Passage for review
<<<<

A day in the life of a Clinical Safety Officer

- 12 March 2024

Dave Sherwood, Doc-works Director of Clinical Safety and Quality, shares some of his day to day roles and responsibilities.

Clinical Safety Officers (CSOs), particularly where Health Information Technology (HIT) vendors are seeking to sell their products to the NHS in England must satisfy the Digital Technology Assessment Criteria (DTAC) including DCB0129.

The Clinical Safety Officer is accountable for clinical safety ensuring that effective clinical risk management is carried out by organisations that are responsible either for manufacturing or deploying health IT systems. The Clinical Safety Officer is an expert in areas relating to the assurance of Health IT in scope of the two Clinical Safety standards: DCB0129 and DCB0160.

As the CSO for Doc-works I am responsible for maintaining the Clinical Risk Management folders for all the products that Doc-works develop and market as software as a service to customers in the NHS. The main documents in the clinical risk management folder are the Clinical Safety Case Report, Clinical Risk Management Plan, Hazard log and incident log.

>>>>

What you need to do
1. Using the article about the Clinical Safety Officer role, answer these:
(a) What is Dave Sherwood's title at Doc-works?
(b) What are the two Clinical Safety standards named?
(c) What are the main documents in the clinical risk management folder?
2. From the article about the Clinical Safety Officer role, extract the part that opens with the words containing "As the CSO for" and closes with "and incident log.".
None of the material that follows has any bearing on the article about the Clinical Safety Officer role.

Given data
<<<<

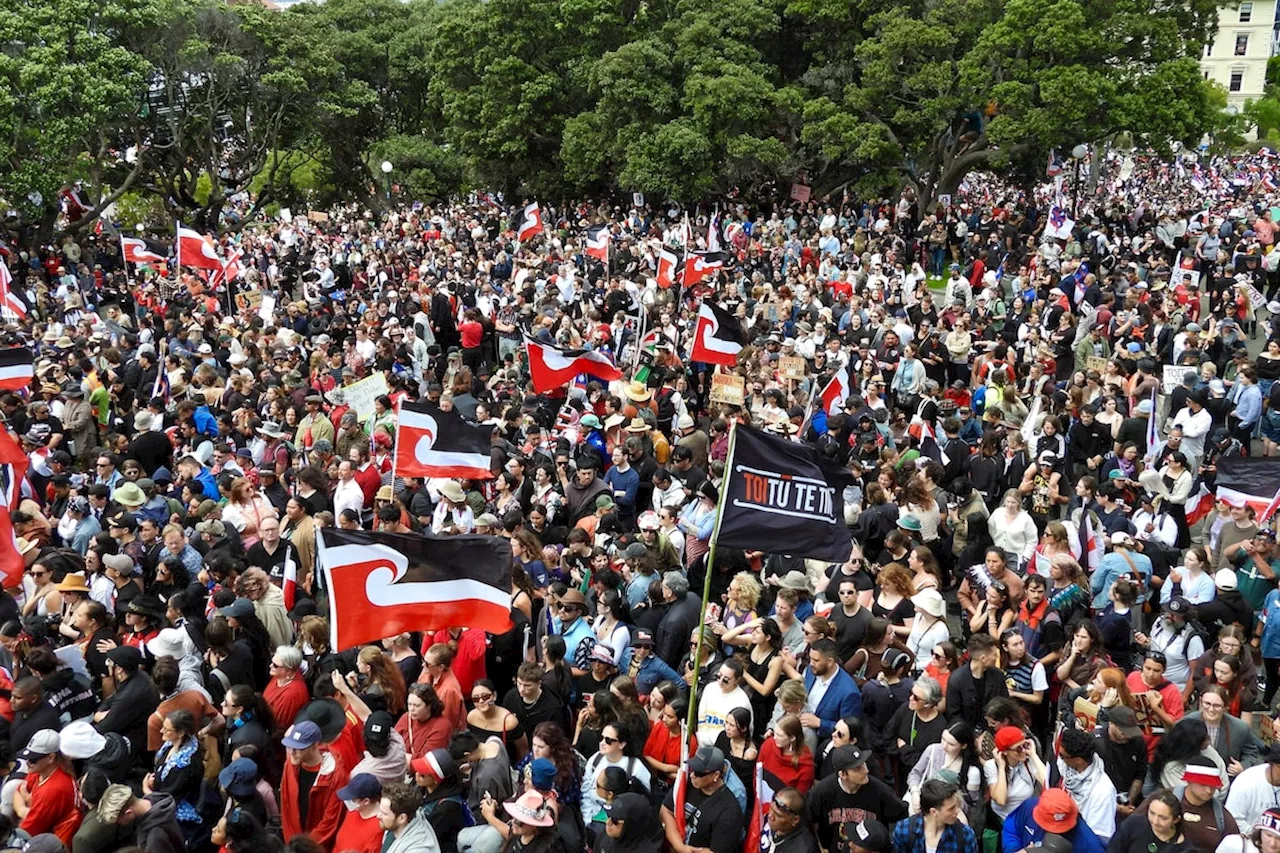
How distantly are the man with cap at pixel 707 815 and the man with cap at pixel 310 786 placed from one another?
70.2 inches

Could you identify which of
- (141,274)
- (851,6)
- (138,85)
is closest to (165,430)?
(141,274)

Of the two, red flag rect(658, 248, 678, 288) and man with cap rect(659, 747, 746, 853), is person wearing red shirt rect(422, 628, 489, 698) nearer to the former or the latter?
man with cap rect(659, 747, 746, 853)

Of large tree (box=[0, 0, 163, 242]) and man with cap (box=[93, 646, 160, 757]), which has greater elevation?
large tree (box=[0, 0, 163, 242])

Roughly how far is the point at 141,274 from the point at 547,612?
22.9 meters

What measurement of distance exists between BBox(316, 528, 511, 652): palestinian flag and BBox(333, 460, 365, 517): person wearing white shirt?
3.58 meters

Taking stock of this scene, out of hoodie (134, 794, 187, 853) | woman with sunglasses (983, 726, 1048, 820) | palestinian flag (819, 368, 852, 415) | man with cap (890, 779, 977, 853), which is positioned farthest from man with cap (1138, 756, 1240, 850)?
palestinian flag (819, 368, 852, 415)

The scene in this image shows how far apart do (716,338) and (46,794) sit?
28.9ft

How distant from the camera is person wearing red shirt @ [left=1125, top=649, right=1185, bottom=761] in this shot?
22.6ft

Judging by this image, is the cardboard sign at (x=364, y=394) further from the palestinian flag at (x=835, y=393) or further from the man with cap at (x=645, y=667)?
the man with cap at (x=645, y=667)

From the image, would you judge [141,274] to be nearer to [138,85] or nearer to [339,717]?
[138,85]

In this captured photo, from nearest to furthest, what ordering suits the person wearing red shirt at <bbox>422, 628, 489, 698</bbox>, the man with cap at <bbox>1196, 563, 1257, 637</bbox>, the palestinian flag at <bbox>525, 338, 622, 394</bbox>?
the person wearing red shirt at <bbox>422, 628, 489, 698</bbox> → the man with cap at <bbox>1196, 563, 1257, 637</bbox> → the palestinian flag at <bbox>525, 338, 622, 394</bbox>

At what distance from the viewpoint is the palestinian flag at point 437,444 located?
10047mm

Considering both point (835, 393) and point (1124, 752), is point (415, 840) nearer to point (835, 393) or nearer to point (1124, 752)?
point (1124, 752)

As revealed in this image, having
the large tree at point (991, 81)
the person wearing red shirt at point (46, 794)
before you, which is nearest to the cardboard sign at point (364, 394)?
the person wearing red shirt at point (46, 794)
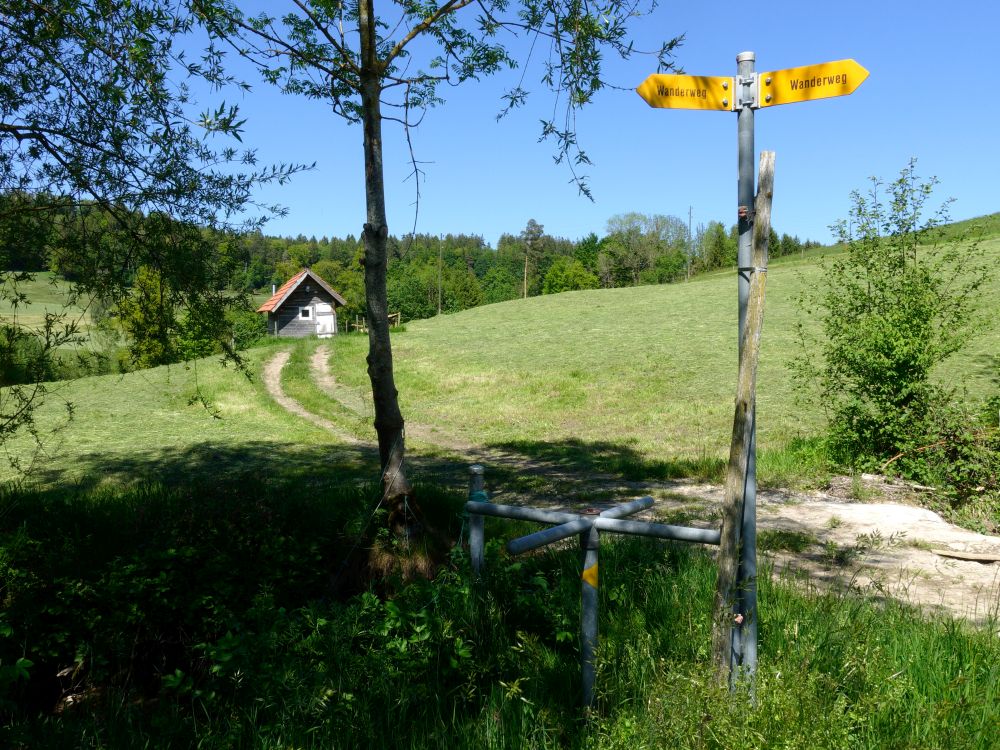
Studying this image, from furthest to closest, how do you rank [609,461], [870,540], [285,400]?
[285,400], [609,461], [870,540]

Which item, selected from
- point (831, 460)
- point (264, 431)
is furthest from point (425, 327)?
point (831, 460)

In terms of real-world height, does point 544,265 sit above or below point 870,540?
above

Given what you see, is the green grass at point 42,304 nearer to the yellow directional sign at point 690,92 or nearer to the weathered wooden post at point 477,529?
the weathered wooden post at point 477,529

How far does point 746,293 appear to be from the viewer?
3.26 metres

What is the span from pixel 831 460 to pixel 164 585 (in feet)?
29.6

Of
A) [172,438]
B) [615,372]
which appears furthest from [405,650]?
[615,372]

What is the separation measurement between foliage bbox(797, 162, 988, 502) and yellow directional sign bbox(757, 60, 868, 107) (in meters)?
7.89

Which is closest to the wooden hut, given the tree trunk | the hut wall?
the hut wall

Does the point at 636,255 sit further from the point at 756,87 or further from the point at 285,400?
the point at 756,87

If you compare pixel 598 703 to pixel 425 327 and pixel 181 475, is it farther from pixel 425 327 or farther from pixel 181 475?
pixel 425 327

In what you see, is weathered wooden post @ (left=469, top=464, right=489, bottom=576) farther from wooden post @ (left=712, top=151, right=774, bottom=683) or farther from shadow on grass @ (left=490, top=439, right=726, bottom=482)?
shadow on grass @ (left=490, top=439, right=726, bottom=482)

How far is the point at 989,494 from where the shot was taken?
9000 mm

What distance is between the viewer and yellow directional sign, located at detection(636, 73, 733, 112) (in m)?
3.41

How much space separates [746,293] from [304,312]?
2025 inches
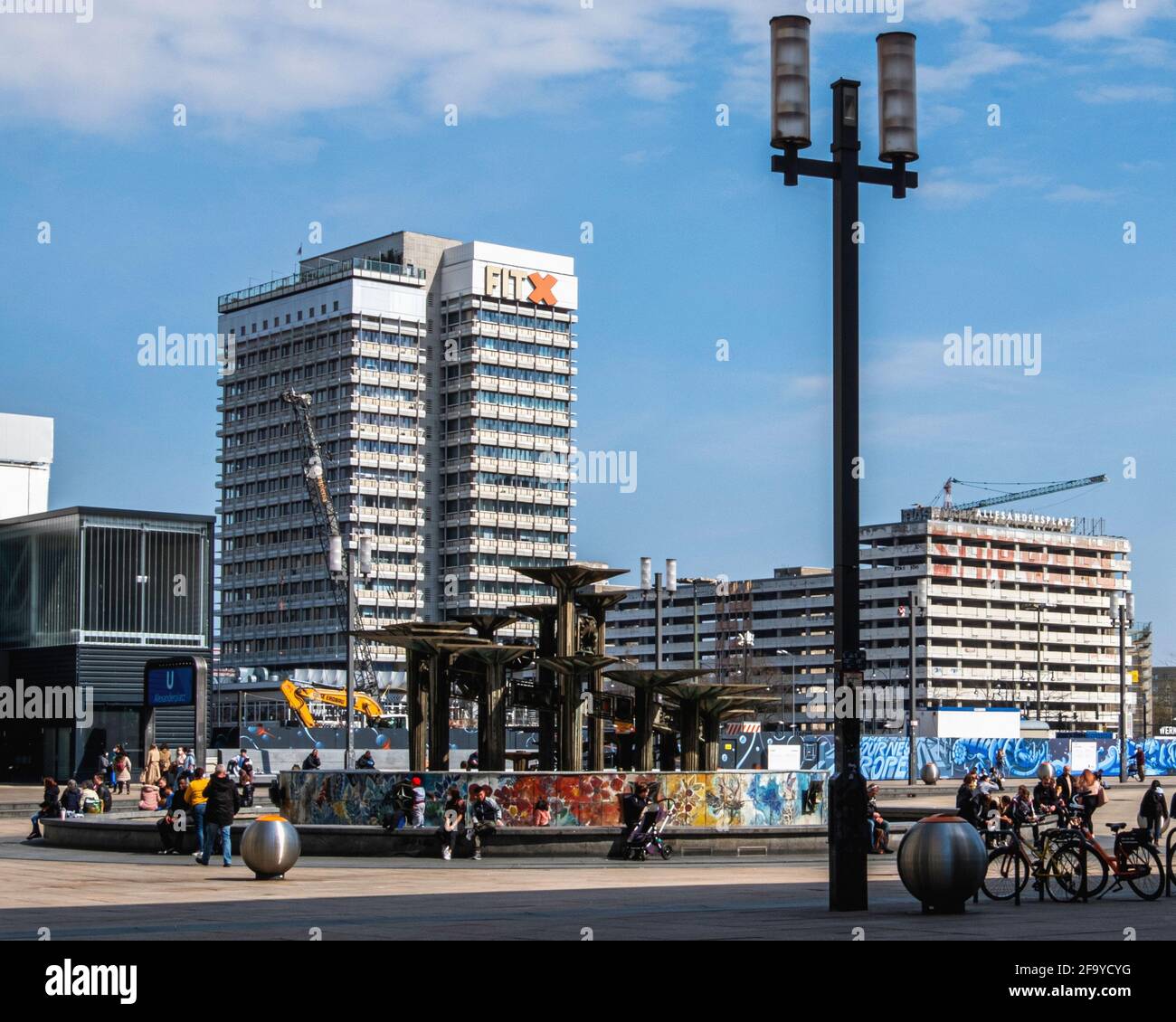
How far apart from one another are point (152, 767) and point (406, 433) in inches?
4558

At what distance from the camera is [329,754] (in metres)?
64.1

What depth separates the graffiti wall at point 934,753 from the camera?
71.5m

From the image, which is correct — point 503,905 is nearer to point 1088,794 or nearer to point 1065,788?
point 1088,794

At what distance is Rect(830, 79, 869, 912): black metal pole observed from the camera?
1644 cm

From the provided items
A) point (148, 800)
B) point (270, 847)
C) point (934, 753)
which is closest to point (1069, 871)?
point (270, 847)

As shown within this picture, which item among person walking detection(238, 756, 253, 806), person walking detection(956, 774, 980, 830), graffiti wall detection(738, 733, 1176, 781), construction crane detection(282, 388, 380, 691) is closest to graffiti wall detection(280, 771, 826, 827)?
person walking detection(956, 774, 980, 830)

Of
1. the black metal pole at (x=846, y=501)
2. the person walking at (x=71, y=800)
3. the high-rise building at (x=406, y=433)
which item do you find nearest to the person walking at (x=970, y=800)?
the black metal pole at (x=846, y=501)

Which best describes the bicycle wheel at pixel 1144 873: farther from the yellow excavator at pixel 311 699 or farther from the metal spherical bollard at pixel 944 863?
the yellow excavator at pixel 311 699

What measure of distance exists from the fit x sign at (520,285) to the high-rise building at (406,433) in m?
0.17

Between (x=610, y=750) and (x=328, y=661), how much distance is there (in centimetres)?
9935

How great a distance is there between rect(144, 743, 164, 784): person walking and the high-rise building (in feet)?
356

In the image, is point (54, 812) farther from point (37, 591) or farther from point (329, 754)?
point (37, 591)
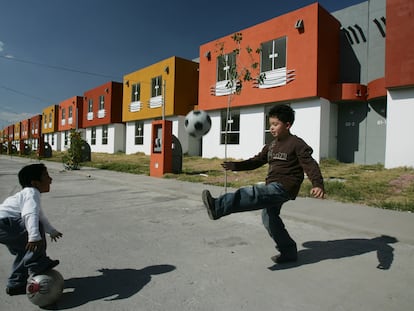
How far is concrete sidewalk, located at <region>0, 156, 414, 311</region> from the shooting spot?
8.44ft

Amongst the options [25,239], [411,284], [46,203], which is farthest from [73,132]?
[411,284]

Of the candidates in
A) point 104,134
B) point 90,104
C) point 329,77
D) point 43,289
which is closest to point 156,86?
point 104,134

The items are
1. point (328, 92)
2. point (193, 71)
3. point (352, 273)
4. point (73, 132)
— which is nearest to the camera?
point (352, 273)

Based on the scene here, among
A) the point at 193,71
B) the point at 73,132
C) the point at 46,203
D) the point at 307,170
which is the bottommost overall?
the point at 46,203

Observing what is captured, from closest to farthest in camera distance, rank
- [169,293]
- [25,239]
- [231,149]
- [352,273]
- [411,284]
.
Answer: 1. [25,239]
2. [169,293]
3. [411,284]
4. [352,273]
5. [231,149]

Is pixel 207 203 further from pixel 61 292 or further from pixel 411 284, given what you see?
pixel 411 284

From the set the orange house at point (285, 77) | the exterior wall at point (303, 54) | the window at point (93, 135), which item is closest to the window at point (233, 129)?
the orange house at point (285, 77)

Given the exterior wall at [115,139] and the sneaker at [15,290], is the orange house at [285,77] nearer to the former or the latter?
the sneaker at [15,290]

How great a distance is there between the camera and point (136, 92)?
27.8 m

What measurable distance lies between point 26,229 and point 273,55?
1604cm

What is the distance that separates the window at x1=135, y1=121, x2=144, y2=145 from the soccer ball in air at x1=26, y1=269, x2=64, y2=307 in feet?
83.7

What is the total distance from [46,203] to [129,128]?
22797 millimetres

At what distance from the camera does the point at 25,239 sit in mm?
2475

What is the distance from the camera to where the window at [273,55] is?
16.1m
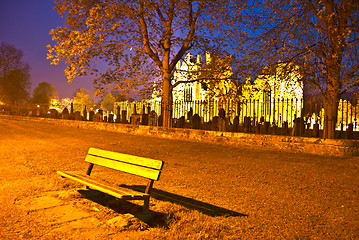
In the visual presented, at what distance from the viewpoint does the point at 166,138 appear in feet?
47.2

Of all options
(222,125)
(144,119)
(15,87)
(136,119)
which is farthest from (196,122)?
(15,87)

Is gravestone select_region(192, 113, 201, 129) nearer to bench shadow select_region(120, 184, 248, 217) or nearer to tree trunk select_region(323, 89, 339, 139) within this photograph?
tree trunk select_region(323, 89, 339, 139)

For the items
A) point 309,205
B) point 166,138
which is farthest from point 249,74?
point 309,205

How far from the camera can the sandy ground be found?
12.1ft

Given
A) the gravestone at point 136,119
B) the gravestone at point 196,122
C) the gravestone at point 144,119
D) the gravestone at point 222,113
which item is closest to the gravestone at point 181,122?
the gravestone at point 196,122

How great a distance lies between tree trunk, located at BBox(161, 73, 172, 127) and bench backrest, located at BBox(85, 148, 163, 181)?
391 inches

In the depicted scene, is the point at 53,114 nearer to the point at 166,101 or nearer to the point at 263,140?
the point at 166,101

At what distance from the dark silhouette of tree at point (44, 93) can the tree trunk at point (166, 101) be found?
61259mm

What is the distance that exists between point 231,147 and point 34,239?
29.4 ft

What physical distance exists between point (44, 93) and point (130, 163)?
73.2m

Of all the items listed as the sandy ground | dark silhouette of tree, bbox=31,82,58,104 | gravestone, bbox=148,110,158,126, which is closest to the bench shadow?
the sandy ground

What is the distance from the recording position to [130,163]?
15.0 feet

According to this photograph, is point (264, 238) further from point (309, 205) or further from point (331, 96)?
point (331, 96)

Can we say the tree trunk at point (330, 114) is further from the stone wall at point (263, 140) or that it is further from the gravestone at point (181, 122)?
the gravestone at point (181, 122)
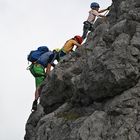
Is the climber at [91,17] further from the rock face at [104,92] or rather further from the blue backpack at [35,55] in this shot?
the rock face at [104,92]

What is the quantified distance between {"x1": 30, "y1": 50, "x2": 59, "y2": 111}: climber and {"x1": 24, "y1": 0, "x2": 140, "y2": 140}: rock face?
3448mm

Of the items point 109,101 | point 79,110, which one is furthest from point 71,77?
point 109,101

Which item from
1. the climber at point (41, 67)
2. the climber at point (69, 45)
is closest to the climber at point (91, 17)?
the climber at point (69, 45)

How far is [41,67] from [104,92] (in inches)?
414

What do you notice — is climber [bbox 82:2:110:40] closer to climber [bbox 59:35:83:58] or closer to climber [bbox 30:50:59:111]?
climber [bbox 59:35:83:58]

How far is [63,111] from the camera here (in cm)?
2698

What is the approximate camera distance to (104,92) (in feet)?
77.3

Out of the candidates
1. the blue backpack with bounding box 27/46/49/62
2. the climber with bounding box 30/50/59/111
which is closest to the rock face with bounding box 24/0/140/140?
the climber with bounding box 30/50/59/111

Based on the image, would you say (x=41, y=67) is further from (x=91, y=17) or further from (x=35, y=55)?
(x=91, y=17)

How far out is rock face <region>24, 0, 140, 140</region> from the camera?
21531 mm

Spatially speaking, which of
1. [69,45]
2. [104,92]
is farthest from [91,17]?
[104,92]

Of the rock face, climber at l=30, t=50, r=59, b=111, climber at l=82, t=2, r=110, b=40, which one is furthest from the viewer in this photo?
climber at l=82, t=2, r=110, b=40

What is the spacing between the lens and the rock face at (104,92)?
21.5 meters

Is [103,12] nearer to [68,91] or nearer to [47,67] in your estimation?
[47,67]
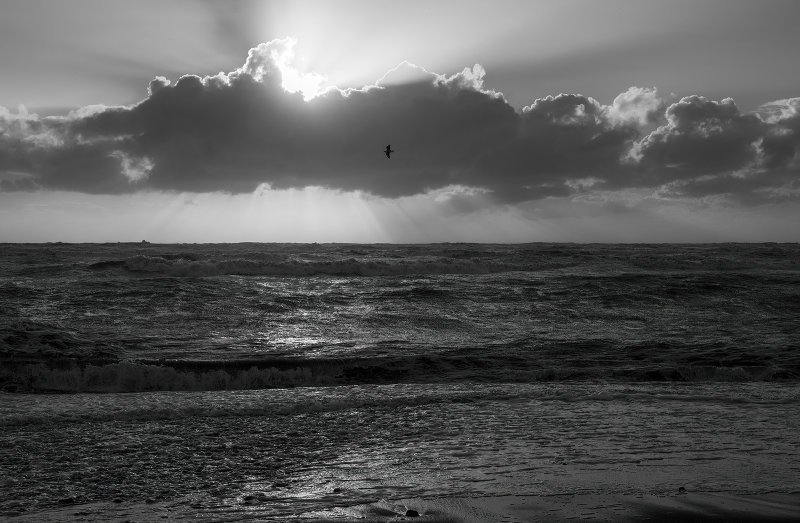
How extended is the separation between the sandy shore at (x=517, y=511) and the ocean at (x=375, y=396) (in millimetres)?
51

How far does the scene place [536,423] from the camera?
9.90m

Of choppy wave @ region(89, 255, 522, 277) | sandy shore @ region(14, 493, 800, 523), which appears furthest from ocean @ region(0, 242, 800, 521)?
choppy wave @ region(89, 255, 522, 277)

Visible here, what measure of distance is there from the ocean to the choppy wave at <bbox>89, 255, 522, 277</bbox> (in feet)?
25.1

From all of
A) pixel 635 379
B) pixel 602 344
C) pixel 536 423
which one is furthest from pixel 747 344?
pixel 536 423

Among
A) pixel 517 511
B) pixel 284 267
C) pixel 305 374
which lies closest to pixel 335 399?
pixel 305 374

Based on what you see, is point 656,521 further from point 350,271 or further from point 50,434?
point 350,271

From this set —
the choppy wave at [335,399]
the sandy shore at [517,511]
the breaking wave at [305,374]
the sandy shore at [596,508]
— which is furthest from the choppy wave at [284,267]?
the sandy shore at [596,508]

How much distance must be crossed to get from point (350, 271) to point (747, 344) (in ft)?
83.6

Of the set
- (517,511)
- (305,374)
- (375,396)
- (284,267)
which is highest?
(284,267)

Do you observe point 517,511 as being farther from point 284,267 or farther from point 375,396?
point 284,267

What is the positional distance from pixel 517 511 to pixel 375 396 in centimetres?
571

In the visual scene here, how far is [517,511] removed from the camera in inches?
255

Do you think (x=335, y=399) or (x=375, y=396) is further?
(x=375, y=396)

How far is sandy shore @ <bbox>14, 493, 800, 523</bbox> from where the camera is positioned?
20.7ft
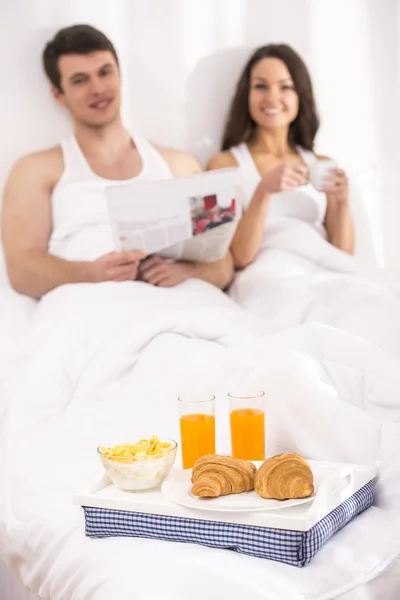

>>>>

Results by task
1.
(a) Director of Clinical Safety and Quality
(b) DCB0129 and DCB0160
(c) The Clinical Safety Case Report, Clinical Risk Management Plan, Hazard log and incident log

2.
As the CSO for Doc-works I am responsible for maintaining the Clinical Risk Management folders for all the products that Doc-works develop and market as software as a service to customers in the NHS. The main documents in the clinical risk management folder are the Clinical Safety Case Report, Clinical Risk Management Plan, Hazard log and incident log.